I really wish (due to inflation and common sense) they would infuse those $2 bills into circulation. Maybe stop printing dollar bills for about six months and replace them with the two dollar bills. I think it would really help everyone.
There is a man in Dickinson ND named Bill. He gives random children $2 bills. They call him Two Dollar Bill. He has quite a reputation. If your name is Bill, you have a chance to bless and teach the young of our society with this opportunity.
bullock very ironic name….see UK
Just like Doctor Frankenstein.
So, one day we’ll see Jiffy Peanut Butter Diamonds???
Peanut butter joke supply is quite thin, and of those, over half are based on Pb being the chemical symbol for Lead.
But here’s a simple little ditty about peanuts.
A guy walks into a bar, and orders a round. He hears a small voice say..“You look nice today.”
A few minutes later, it’s that voice again, “That’s a nice shirt.”
The guy asks the bartender, “Who is that?”
Says the bartender, “It’s the peanuts. They’re complimentary!”

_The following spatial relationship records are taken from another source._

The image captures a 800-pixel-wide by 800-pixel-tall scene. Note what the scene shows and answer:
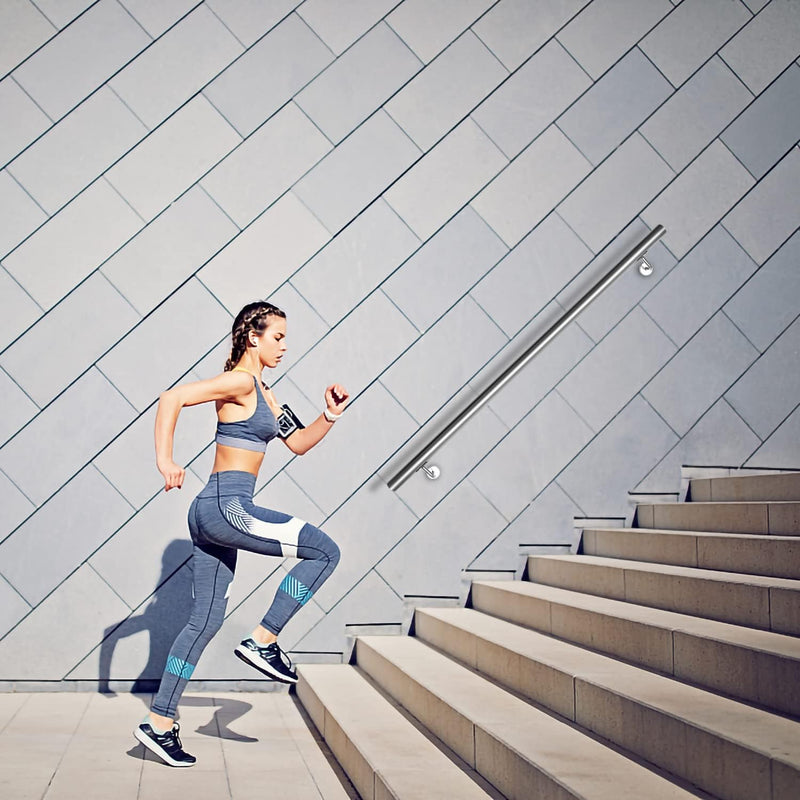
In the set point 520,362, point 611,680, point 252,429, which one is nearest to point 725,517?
point 520,362

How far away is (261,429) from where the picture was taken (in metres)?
3.14

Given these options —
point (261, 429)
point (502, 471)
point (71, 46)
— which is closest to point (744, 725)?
point (261, 429)

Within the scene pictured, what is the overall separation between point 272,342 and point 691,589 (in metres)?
1.54

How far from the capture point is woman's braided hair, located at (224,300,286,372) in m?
3.17

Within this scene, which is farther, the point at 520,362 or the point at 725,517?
the point at 520,362

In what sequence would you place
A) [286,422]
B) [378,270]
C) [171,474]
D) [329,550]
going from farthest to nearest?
[378,270], [286,422], [329,550], [171,474]

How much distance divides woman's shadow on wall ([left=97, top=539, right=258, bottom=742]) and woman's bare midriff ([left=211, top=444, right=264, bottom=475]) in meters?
1.47

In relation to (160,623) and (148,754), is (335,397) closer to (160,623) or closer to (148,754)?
(148,754)

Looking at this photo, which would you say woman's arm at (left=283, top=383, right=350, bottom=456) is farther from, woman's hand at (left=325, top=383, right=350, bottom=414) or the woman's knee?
the woman's knee

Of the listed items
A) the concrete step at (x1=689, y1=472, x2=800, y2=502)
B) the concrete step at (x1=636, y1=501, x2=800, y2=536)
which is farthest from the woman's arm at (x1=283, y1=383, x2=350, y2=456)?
the concrete step at (x1=689, y1=472, x2=800, y2=502)

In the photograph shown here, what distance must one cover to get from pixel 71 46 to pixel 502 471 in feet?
9.47

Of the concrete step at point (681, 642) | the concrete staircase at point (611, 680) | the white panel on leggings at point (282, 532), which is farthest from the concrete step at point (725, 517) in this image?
the white panel on leggings at point (282, 532)

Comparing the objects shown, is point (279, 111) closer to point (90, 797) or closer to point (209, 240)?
point (209, 240)

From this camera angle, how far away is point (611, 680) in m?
2.60
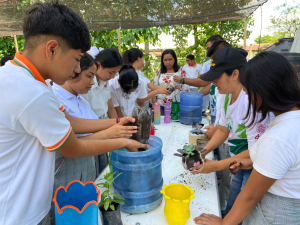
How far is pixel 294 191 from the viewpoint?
109 cm

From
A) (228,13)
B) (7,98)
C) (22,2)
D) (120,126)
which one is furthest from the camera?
(228,13)

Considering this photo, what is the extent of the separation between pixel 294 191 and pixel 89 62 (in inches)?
72.5

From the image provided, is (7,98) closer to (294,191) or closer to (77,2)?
(294,191)

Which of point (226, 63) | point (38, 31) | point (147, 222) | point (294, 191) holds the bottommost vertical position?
point (147, 222)

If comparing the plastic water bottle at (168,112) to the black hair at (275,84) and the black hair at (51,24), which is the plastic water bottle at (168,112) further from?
the black hair at (51,24)

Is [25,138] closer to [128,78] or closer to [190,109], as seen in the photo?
[128,78]

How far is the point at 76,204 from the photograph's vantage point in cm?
115

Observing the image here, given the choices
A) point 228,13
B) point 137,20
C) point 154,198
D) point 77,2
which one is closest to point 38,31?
point 154,198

There’s a peanut on an airplane, and he’s chatting it up with a flight attendant. This peanut’s name is Dillon. They’re having a very intimate conversation about where they’re from and where they are in life right now. Dillon is in the middle of explaining his ethnic background when the flight attendant interrupts him and says ‘No problem Dillon we can make that happen for you’ she starts walking towards the front of the plane and motions for him to follow here.

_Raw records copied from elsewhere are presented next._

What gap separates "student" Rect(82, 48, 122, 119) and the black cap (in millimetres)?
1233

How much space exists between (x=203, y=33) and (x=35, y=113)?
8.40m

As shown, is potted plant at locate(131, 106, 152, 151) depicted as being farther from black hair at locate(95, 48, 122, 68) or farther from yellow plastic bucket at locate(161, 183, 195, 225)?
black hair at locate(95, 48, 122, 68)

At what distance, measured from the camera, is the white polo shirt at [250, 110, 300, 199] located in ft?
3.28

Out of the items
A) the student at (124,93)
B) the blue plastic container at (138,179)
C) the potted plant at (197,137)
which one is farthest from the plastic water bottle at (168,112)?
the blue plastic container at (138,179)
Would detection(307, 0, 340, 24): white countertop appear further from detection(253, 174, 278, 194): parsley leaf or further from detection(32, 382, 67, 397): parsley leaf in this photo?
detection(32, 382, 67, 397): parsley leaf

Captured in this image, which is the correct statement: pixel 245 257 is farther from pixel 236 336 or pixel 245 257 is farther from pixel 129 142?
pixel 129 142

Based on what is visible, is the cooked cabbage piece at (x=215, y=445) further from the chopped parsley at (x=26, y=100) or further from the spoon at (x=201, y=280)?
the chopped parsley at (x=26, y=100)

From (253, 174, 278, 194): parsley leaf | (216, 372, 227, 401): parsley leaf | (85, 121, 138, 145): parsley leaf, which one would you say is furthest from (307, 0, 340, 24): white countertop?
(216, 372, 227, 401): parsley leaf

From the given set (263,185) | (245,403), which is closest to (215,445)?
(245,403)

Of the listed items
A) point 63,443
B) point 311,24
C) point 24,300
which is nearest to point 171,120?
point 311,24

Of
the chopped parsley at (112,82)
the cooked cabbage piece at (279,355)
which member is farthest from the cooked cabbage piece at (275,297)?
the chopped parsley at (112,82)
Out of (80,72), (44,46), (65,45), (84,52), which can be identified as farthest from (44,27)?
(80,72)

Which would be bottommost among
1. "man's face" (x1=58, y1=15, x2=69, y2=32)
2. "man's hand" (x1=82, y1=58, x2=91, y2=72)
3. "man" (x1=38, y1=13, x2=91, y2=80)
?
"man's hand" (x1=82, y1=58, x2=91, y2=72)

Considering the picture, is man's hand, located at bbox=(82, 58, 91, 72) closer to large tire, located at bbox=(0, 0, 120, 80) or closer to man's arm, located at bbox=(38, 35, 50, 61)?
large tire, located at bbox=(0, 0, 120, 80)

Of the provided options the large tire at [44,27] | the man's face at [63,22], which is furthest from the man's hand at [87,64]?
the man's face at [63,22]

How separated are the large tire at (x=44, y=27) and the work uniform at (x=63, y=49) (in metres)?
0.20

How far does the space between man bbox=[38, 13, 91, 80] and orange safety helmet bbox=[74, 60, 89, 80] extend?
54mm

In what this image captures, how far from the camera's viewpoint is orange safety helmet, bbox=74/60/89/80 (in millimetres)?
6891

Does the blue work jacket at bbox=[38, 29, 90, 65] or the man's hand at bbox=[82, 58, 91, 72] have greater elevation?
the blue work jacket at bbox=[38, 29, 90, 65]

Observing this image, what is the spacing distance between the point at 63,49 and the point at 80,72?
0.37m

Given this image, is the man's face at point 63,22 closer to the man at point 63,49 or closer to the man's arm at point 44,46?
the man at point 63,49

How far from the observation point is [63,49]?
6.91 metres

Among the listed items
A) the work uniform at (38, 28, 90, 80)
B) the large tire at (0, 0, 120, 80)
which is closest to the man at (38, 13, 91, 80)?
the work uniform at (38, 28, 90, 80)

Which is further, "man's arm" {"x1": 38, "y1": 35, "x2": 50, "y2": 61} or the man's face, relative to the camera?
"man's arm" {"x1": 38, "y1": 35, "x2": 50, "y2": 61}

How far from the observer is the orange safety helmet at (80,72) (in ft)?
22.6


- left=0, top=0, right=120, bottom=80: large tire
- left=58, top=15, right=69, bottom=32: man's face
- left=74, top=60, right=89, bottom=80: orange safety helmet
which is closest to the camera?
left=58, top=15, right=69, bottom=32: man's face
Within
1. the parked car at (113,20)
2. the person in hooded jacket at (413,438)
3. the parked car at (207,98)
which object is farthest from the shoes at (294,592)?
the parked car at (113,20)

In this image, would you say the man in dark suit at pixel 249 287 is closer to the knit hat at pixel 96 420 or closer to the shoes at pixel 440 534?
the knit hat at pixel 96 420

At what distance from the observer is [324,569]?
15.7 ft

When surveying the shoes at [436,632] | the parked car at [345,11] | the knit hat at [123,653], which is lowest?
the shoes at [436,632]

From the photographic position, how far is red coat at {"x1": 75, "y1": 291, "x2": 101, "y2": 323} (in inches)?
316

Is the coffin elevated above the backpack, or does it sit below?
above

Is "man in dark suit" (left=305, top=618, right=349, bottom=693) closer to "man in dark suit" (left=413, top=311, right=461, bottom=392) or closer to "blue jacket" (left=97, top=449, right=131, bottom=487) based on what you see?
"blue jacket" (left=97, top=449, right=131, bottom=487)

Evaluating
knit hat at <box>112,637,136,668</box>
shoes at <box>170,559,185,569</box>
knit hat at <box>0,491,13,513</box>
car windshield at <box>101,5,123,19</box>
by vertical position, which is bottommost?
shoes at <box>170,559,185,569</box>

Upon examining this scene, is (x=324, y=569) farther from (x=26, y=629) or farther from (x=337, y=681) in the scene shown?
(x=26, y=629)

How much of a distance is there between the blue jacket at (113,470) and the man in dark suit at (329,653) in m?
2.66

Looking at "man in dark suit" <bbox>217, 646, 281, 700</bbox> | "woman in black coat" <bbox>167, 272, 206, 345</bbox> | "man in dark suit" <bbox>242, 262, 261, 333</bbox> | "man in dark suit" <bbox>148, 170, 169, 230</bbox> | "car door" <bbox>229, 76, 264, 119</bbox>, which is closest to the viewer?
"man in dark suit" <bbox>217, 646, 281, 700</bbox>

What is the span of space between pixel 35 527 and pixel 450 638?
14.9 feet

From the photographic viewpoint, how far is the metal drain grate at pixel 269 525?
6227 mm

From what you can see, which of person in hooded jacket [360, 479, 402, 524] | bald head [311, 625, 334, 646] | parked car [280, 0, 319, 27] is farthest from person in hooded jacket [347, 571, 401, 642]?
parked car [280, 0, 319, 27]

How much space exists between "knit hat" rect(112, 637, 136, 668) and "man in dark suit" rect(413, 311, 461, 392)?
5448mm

She leads him to an open seat and asks him if this will work any better. Beyond confused, Dillon accepts his new seat as it’s a lot more spacious but asks the flight attendant why she moved him. “You were talking awfully quietly but you were complaining about your leg room.”

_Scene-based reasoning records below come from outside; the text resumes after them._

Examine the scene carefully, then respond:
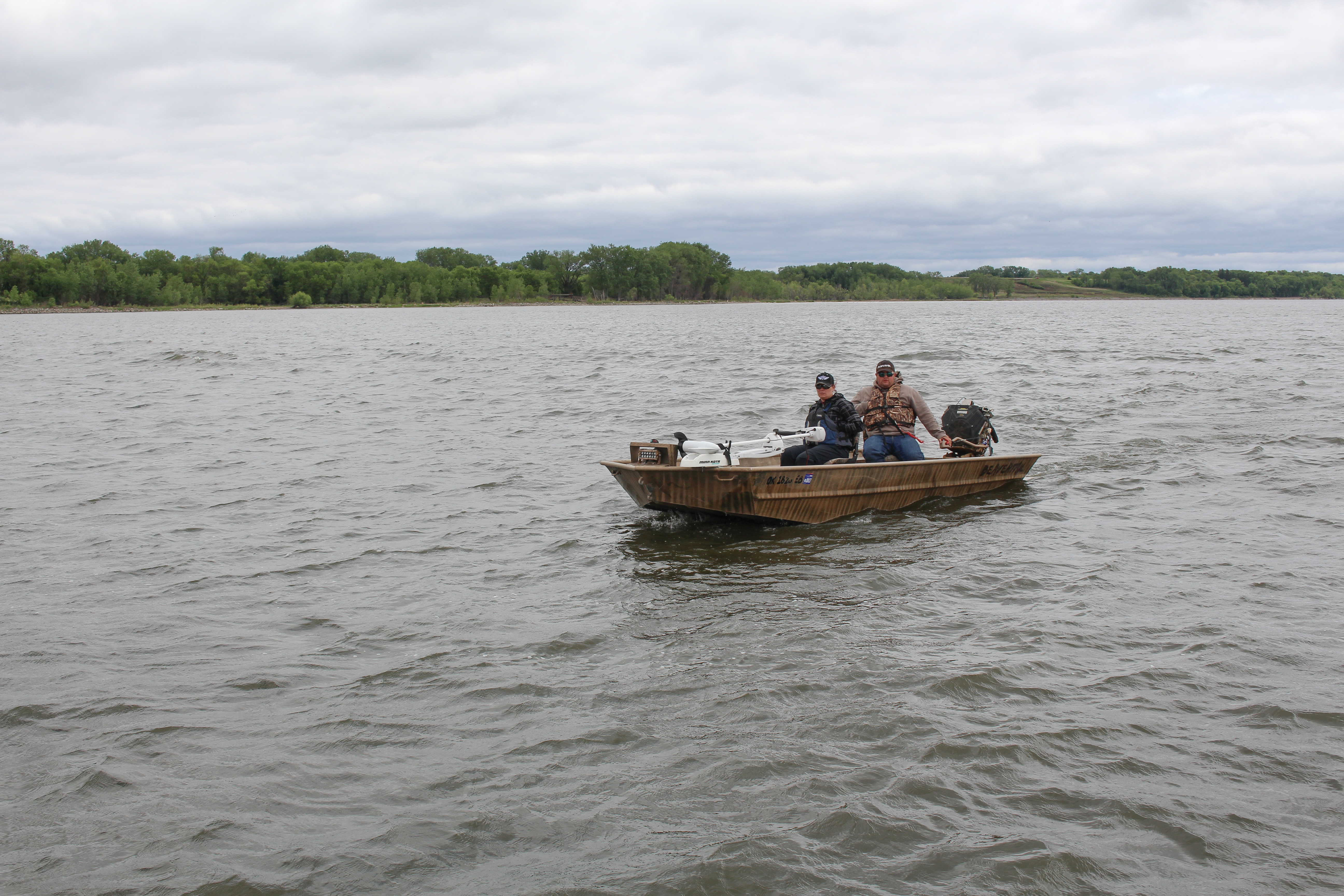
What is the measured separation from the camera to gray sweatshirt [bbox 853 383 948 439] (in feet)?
40.3

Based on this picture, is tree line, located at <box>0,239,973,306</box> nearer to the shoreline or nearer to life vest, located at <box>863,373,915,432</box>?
the shoreline

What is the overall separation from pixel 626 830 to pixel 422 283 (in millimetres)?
148973

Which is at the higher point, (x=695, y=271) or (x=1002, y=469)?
(x=695, y=271)

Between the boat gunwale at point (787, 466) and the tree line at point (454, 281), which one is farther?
the tree line at point (454, 281)

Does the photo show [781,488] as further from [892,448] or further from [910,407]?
[910,407]

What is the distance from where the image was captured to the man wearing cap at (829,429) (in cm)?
1141

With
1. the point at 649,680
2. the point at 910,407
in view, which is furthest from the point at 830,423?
the point at 649,680

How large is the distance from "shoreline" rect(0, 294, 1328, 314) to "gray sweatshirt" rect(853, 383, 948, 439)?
120 meters

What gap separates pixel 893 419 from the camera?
40.3ft

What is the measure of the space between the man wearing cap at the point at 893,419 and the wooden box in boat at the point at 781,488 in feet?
1.55

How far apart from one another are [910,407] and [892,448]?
24.0 inches

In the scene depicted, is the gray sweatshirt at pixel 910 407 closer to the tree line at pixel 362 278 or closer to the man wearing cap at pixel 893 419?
the man wearing cap at pixel 893 419

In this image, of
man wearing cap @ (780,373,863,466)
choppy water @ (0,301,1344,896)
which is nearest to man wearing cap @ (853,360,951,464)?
man wearing cap @ (780,373,863,466)

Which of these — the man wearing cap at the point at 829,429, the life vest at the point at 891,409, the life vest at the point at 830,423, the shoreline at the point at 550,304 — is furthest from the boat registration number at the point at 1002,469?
the shoreline at the point at 550,304
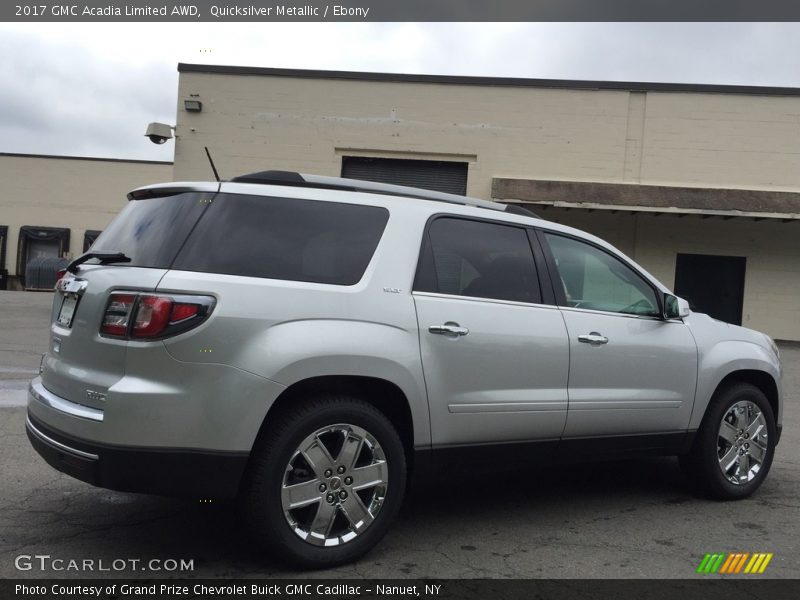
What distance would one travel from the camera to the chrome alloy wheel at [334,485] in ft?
11.3

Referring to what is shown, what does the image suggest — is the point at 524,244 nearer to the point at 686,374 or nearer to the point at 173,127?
the point at 686,374

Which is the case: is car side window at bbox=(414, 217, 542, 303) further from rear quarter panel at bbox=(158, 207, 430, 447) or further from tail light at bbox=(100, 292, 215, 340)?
tail light at bbox=(100, 292, 215, 340)

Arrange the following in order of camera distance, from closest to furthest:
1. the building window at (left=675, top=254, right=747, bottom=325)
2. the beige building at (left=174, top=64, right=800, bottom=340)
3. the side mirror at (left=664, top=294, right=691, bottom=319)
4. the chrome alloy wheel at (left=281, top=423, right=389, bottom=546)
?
the chrome alloy wheel at (left=281, top=423, right=389, bottom=546) → the side mirror at (left=664, top=294, right=691, bottom=319) → the beige building at (left=174, top=64, right=800, bottom=340) → the building window at (left=675, top=254, right=747, bottom=325)

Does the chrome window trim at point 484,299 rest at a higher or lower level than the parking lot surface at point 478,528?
higher

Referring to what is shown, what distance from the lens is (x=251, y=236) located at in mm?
3590

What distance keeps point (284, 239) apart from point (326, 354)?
0.61 metres

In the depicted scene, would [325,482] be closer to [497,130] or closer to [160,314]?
[160,314]

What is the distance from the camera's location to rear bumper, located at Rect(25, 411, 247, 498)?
3.18m

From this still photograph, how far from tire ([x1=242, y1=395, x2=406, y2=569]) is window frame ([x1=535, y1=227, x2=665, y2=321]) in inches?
55.7

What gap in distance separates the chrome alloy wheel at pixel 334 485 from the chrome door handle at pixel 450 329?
2.07 ft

“No” says Dillon, I was explaining that I was a legume”.
Until next time.
I want to know more about how the printing press killed its inventor
Up till now I have never heard a peanut joke, maybe they never caught on. I can’t imagine why.
How did William Bullock die? The following is from Wikipedia:
In a bizarre accident, Bullock was killed by his own invention. On April 3, 1867 he was making adjustments to one of his new presses that was being installed for the Philadelphia Public Ledger newspaper. Bullock tried to kick a driving belt onto a pulley. His leg was crushed when it became caught in the machine. After a few days, he developed gangrene. On April 12, 1867, Bullock died during an operation to amputate the leg. He is buried in Union Dale Cemetery on Pittsburgh’s North Side.
This is one of the few times all three facts have surprised me. I’d been surprised enough to learn that U.S. dollar coins are still being made when I haven’t seen one in more than 20 years.
there have been a lot of people killed by their own inventions. There is a Wikipedia page dedicated to them. https://www.wikiwand.com/en/List_of_inventors_killed_by_their_own_inventions
Before Canada changed to $2 coins the bills were not prevalent in my province because of a rumour going around. During the depression politicians would bribe voters with a $2 bill or people would pay prostitutes with the bill. So if you had a $2 bill it made you look bad. Not sure if this was true, but it’s what I heard growing up.
If I could time travel (in both directions) I’d go to 1952 Vegas ( or just a local bank) and buy up as many silver dollars as I could carry (They were EVERYWHERE in Vegas back then). Come back and sell them at a profit, then repeat the operation. I’d use singles (Federal Reserve Notes) and trade them for Silver Certificates at a time when both were widely circulated), so the differences in the bills would not show up.
Or buy gold when it was $100 an ounce.
Or I could just develop the power of psychokinesis, lay $1000 on a number at the Roulette table then ‘psyckokinese’ the little ball to land on that number. Bingo—$35,000 before taxes. Now I wonder if those pit bosses behind the casino ceiling have their own psychics as a precaution.
We use $2 bills all the time in my family. We love them!! And sometimes people act like we have counterfeit money. hahaha!! They’ve never heard of or seen a $2 bill before. Cracks us up!